┌─ Texto extraído

Ela é uma das pessoas mais importantes da história do cristianismo, mas muitos cristãos só conhecem versões erradas a seu respeito.
No ano passado, a pedido do Papa Francisco, a memória de
Santa Maria Madalena foi elevada ao grau de festa. O documento que
oficializa a mudança tem a data de 3 de junho, solenidade do Sagrado
Coração de Jesus.
Justos motivos de reconhecimento
O secretário do dicastério responsável pelo culto na Igreja, o
arcebispo dom Arthur Roche, observa que São João Paulo II já tinha
dedicado “grande atenção não apenas à importância das mulheres na missão
de Cristo e da Igreja, mas também à peculiar função de Maria Madalena
como a primeira testemunha do Ressuscitado e a primeira mensageira da
Ressurreição do Senhor. Esta importância prossegue hoje na Igreja, que
quer acolher sem nenhuma distinção homens e mulheres de toda etnia,
povo, língua e nação para anunciar a Boa Nova do Evangelho”. Santa Maria
Madalena é exemplo da “verdadeira e autêntica evangelização”, que
anuncia “a alegre mensagem central da Páscoa”.

└─
┌─ Informações fornecidas

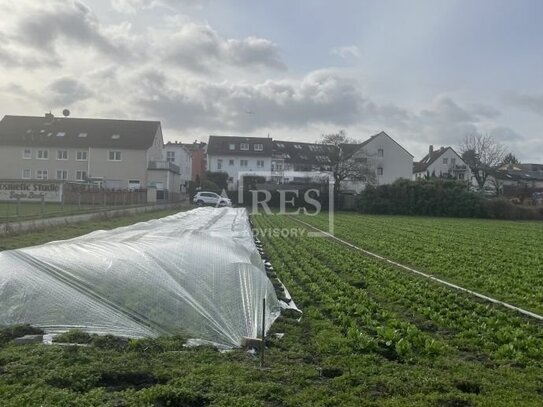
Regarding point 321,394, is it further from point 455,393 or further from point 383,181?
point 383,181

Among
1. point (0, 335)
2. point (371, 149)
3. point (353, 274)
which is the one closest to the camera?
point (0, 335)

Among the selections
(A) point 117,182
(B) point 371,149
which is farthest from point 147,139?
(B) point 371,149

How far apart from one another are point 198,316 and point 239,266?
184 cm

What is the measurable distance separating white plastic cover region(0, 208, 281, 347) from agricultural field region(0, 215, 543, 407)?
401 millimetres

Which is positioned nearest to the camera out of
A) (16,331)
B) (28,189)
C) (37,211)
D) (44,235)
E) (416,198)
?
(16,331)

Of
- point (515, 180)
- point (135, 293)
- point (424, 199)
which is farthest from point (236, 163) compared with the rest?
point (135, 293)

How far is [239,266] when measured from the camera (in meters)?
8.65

└─
┌─ Informações fornecidas

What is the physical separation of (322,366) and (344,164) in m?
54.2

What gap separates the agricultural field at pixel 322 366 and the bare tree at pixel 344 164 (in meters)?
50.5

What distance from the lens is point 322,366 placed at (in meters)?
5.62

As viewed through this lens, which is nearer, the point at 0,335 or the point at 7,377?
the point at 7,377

└─
┌─ Informações fornecidas

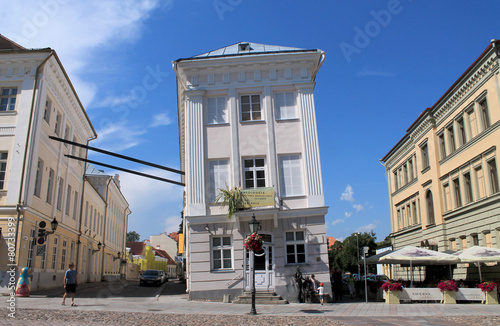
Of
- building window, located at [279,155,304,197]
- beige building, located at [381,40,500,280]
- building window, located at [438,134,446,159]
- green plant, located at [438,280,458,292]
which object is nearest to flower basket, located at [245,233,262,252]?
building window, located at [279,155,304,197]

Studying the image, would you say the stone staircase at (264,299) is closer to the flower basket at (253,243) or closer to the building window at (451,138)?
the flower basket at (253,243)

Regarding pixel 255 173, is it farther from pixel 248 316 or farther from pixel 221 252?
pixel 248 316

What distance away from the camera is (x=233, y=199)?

└─

_Solicitações_
1. Reproduza o trecho do texto sobre Santa Maria Madalena começando em "Ela é uma das" e seguindo até "Coração de Jesus.".
2. No texto sobre Santa Maria Madalena, reescreva em forma de lista o parágrafo iniciado por "O secretário do dicastério responsável pelo culto", mantendo seus fatos principais.

_Respostas às solicitações_
1.
Ela é uma das pessoas mais importantes da história do cristianismo, mas muitos cristãos só conhecem versões erradas a seu respeito.
No ano passado, a pedido do Papa Francisco, a memória de
Santa Maria Madalena foi elevada ao grau de festa. O documento que
oficializa a mudança tem a data de 3 de junho, solenidade do Sagrado
Coração de Jesus.

2.
- Dom Arthur Roche, arcebispo e secretário do dicastério responsável pelo culto na Igreja, observa que São João Paulo II já dera grande atenção à importância das mulheres na missão de Cristo e da Igreja.
- São João Paulo II também destacou a função de Maria Madalena como primeira testemunha do Ressuscitado e primeira mensageira da Ressurreição do Senhor.
- Essa importância prossegue hoje na Igreja, que quer acolher sem distinção homens e mulheres de toda etnia, povo, língua e nação para anunciar o Evangelho.
- Santa Maria Madalena é exemplo da verdadeira e autêntica evangelização, que anuncia a alegre mensagem central da Páscoa.